Texto para leer:
┄┄┄┄┄┄
Si te ha gustado esta entrada puedes enviarme tus comentarios en Mastodon: @editora@mastodon.social

Hubo algún tiempo en el que tal vez me gustó la verbena del pueblo. Las fiestas, los bailes en la plaza. Es un tiempo que pertenece a un pasado que no recuerdo, pero sé que existió porque las amigas de mi abuela, la mayoría ya fallecidas hoy, guardaban en su memoria lo «salada» que yo era de pequeña moviéndome al son de «los pajaritos» y tenían a bien recordármelo año tras año. Su memoria envolviendo a la memoria de esa niña diferente que en cuanto creció un poco dejó de ir a la plaza.
┄┄┄┄┄┄
Consigna 1: ¿Qué líneas de las entradas contienen la palabra «windshield»? Identifícalas y cópialas todas.
El texto y las entradas no guardan relación entre sí.

Entradas dadas:
┄┄┄┄┄┄
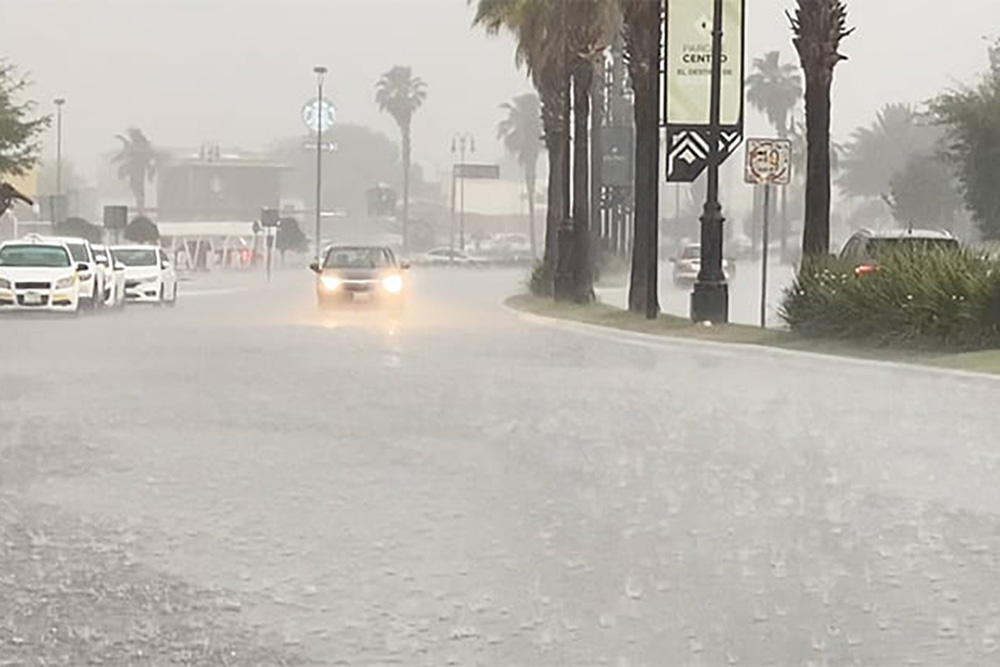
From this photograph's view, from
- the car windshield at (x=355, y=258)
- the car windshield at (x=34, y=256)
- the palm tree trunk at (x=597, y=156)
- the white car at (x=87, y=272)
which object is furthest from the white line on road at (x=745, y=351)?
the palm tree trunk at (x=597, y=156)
┄┄┄┄┄┄
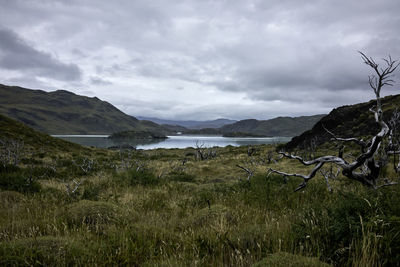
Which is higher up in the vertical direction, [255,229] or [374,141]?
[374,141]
┄┄┄┄┄┄
Consigna 2: Repite literalmente el fragmento del texto que comienza en «Si te ha gustado» y termina en «a la plaza.».

Respuesta 1:
- the car windshield at (x=355, y=258)
- the car windshield at (x=34, y=256)

Respuesta 2:
Si te ha gustado esta entrada puedes enviarme tus comentarios en Mastodon: @editora@mastodon.social

Hubo algún tiempo en el que tal vez me gustó la verbena del pueblo. Las fiestas, los bailes en la plaza. Es un tiempo que pertenece a un pasado que no recuerdo, pero sé que existió porque las amigas de mi abuela, la mayoría ya fallecidas hoy, guardaban en su memoria lo «salada» que yo era de pequeña moviéndome al son de «los pajaritos» y tenían a bien recordármelo año tras año. Su memoria envolviendo a la memoria de esa niña diferente que en cuanto creció un poco dejó de ir a la plaza.